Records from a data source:
────────────────

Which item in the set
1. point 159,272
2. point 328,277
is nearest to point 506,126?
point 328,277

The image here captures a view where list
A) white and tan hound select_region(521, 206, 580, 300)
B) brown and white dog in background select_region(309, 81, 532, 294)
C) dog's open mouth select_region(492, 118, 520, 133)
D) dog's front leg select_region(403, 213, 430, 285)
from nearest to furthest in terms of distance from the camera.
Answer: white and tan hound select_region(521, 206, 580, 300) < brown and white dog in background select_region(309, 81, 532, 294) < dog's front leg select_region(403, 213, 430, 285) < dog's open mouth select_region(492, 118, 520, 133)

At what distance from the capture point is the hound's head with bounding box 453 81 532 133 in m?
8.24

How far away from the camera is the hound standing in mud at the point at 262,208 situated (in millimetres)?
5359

────────────────

> Written problem
Retype all of the records above word for word, with no changes.

> Result
Which item in the set
1. point 159,272
2. point 328,277
is nearest to point 506,126?
point 328,277

The image here captures a view where list
A) white and tan hound select_region(521, 206, 580, 300)
B) brown and white dog in background select_region(309, 81, 532, 294)
C) dog's open mouth select_region(492, 118, 520, 133)
D) dog's front leg select_region(403, 213, 430, 285)
from nearest to furthest in terms of distance from the camera.
Answer: white and tan hound select_region(521, 206, 580, 300) < brown and white dog in background select_region(309, 81, 532, 294) < dog's front leg select_region(403, 213, 430, 285) < dog's open mouth select_region(492, 118, 520, 133)

At what distance from the capture point is the hound's head with bounding box 453 81 532 133 in m?
8.24

How far away from the camera is the hound standing in mud at the point at 262,208 situated (in millimetres)?
5359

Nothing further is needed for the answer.